START Stored data
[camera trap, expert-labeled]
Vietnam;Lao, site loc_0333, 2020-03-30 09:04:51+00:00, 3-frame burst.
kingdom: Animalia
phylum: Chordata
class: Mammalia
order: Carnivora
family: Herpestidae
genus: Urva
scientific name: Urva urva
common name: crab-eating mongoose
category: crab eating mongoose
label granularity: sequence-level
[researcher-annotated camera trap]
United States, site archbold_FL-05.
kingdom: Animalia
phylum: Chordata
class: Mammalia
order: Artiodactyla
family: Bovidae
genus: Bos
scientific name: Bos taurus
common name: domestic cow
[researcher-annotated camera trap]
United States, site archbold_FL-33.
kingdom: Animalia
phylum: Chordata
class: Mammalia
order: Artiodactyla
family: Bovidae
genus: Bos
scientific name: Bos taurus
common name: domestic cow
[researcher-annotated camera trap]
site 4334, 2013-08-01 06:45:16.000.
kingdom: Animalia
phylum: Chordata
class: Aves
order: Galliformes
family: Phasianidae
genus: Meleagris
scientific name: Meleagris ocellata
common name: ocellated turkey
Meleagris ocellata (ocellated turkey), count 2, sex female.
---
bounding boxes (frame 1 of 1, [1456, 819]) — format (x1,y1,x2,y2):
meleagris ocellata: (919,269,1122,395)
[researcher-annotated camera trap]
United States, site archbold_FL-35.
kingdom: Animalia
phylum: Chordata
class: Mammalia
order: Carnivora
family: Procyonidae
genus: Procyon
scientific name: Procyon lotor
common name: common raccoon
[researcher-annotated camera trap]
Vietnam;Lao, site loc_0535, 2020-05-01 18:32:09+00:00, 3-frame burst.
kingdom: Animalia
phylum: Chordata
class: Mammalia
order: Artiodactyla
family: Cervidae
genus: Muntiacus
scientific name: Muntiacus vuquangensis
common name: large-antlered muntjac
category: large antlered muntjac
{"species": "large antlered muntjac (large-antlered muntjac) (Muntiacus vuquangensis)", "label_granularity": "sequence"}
END Stored data
▸ **What the task requires**: Every line in the records above with the string "Vietnam" in it should be shown.

▸ **Worked solution**:
Vietnam;Lao, site loc_0333, 2020-03-30 09:04:51+00:00, 3-frame burst.
Vietnam;Lao, site loc_0535, 2020-05-01 18:32:09+00:00, 3-frame burst.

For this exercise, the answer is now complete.